▶ **SELECTED TEXT**
● ● ● ● ● ● ●
Norsk Medisinaldepot AS
- Company type: Subsidiary
- Industry: Pharmacies
- Founded: 1957
- Founder: Norwegian Ministry of Health and Care Services
- Headquarters: Oslo, Norway
- Area served: Norway
- Products: Vitusapotek Ditt Apotek
- Number of employees: 3,000 (2021)
- Parent: Mckesson Corporation
- Subsidiaries: VitusApotek, Ditt Apotek

= Norsk Medisinaldepot =

Norwegian pharmaceutics wholesaler

Norsk Medisinaldepot AS is a pharmaceutics and healthcare products wholesaler in Norway. It also operates the pharmacy chains Vitusapotek and the franchise chain Ditt Apotek. NMD is part of the McKesson Corporation and has approximately 300 pharmacies in Norway. The company is based in Oslo.

==History==
NMD was created on November 1, 1957, as a government agency that functioned as pharmaceutical wholesaler throughout Norway. It took over this responsibility from five private companies. In 1992 the company bought Apotekernes Fællesindkjøp, previously owned by the pharmacies and that had imported and wholesaled medical equipment. In 1995 two competitors entered the market: Apokjeden (owned by Tamro) and Alliance Boots. Two years later the Storting decided to privatize NMD, and sold 17% to Netherlands-based Apothekers Coöperatie, and the state ownership was transferred from the Norwegian Ministry of Health and Care Services to the Norwegian Ministry of Trade and Industry. Also, the medical equipment subsidiary was sold to the Dutch company. In 1999 2% of the company was sold to 223 pharmacies throughout the country.

On March 1, 2001, the new Pharmacy Act was established, allowing free establishment of pharmacies in Norway. At the same time the state decided to not have any ownership in NMD, and sold its part, along with the rest of the owners, to Celesio. After the deregulation of market almost all pharmacies have been bought by the three wholesaler groups, and NMD created two subsidiaries, NMD Grossisthandel for wholesale and Vitusapotek to operate the pharmacies. In 2007 these were both merged with the mother company.
● ● ● ● ● ● ●
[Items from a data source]
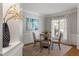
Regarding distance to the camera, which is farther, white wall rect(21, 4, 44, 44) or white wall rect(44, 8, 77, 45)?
white wall rect(44, 8, 77, 45)

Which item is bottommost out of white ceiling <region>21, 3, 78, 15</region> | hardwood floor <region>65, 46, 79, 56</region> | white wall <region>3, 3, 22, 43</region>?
hardwood floor <region>65, 46, 79, 56</region>

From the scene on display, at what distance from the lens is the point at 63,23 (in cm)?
143

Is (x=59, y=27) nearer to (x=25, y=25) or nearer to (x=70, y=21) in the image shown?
(x=70, y=21)

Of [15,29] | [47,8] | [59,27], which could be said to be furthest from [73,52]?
[15,29]

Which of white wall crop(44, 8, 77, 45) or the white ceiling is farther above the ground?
the white ceiling

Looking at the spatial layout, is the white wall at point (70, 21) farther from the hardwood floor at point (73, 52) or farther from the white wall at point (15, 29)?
the white wall at point (15, 29)

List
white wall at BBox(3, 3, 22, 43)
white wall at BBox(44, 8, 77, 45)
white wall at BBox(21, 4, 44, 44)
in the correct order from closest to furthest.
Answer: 1. white wall at BBox(3, 3, 22, 43)
2. white wall at BBox(21, 4, 44, 44)
3. white wall at BBox(44, 8, 77, 45)

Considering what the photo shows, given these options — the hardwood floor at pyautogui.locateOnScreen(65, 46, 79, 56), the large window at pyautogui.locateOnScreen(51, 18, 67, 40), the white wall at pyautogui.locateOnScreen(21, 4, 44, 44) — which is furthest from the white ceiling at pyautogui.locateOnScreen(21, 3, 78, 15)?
the hardwood floor at pyautogui.locateOnScreen(65, 46, 79, 56)

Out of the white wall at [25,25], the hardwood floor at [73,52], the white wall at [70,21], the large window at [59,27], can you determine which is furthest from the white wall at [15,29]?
the hardwood floor at [73,52]

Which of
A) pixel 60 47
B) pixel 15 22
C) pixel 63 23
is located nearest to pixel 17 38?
pixel 15 22

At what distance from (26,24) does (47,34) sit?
440 millimetres

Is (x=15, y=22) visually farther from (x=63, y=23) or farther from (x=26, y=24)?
(x=63, y=23)

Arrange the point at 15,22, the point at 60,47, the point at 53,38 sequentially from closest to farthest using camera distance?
the point at 15,22, the point at 53,38, the point at 60,47

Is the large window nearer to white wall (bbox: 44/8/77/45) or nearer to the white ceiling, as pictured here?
white wall (bbox: 44/8/77/45)
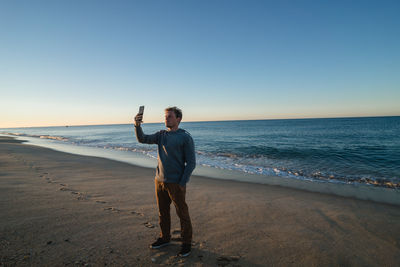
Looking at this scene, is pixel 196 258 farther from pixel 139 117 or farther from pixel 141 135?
pixel 139 117

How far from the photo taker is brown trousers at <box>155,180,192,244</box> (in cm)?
303

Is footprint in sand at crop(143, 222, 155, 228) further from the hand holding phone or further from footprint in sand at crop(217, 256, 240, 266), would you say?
the hand holding phone

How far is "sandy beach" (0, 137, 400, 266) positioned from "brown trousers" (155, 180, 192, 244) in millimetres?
341

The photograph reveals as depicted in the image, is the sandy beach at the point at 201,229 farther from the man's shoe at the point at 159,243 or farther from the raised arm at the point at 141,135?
the raised arm at the point at 141,135

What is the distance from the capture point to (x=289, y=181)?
8.95 meters

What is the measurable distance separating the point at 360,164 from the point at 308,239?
1324cm

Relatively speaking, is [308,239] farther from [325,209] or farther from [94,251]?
[94,251]

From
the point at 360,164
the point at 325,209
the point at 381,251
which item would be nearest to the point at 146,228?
the point at 381,251

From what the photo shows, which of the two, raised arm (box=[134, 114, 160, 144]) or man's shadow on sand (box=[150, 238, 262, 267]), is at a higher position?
raised arm (box=[134, 114, 160, 144])

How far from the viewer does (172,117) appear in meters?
3.18

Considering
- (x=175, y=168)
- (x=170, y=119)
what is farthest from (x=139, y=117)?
(x=175, y=168)

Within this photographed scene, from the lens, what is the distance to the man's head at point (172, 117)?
315 centimetres

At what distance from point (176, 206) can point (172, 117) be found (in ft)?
4.97

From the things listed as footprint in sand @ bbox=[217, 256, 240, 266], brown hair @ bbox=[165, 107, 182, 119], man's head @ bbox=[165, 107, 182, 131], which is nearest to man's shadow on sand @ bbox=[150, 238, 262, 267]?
footprint in sand @ bbox=[217, 256, 240, 266]
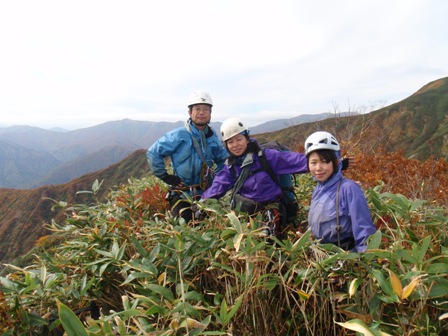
● ● ● ● ● ● ●
▶ **SET OF TASKS**
1. Please list every year written as a number in the History section of the Norsk Medisinaldepot article.
2. Return the passage of the Norsk Medisinaldepot article starting with "Norwegian pharmaceutics wholesaler" and going on through "based in Oslo.".

▶ **SOLVED PROBLEMS**
1. 1957, 1992, 1995, 1999, 2001, 2007

2.
Norwegian pharmaceutics wholesaler

Norsk Medisinaldepot AS is a pharmaceutics and healthcare products wholesaler in Norway. It also operates the pharmacy chains Vitusapotek and the franchise chain Ditt Apotek. NMD is part of the McKesson Corporation and has approximately 300 pharmacies in Norway. The company is based in Oslo.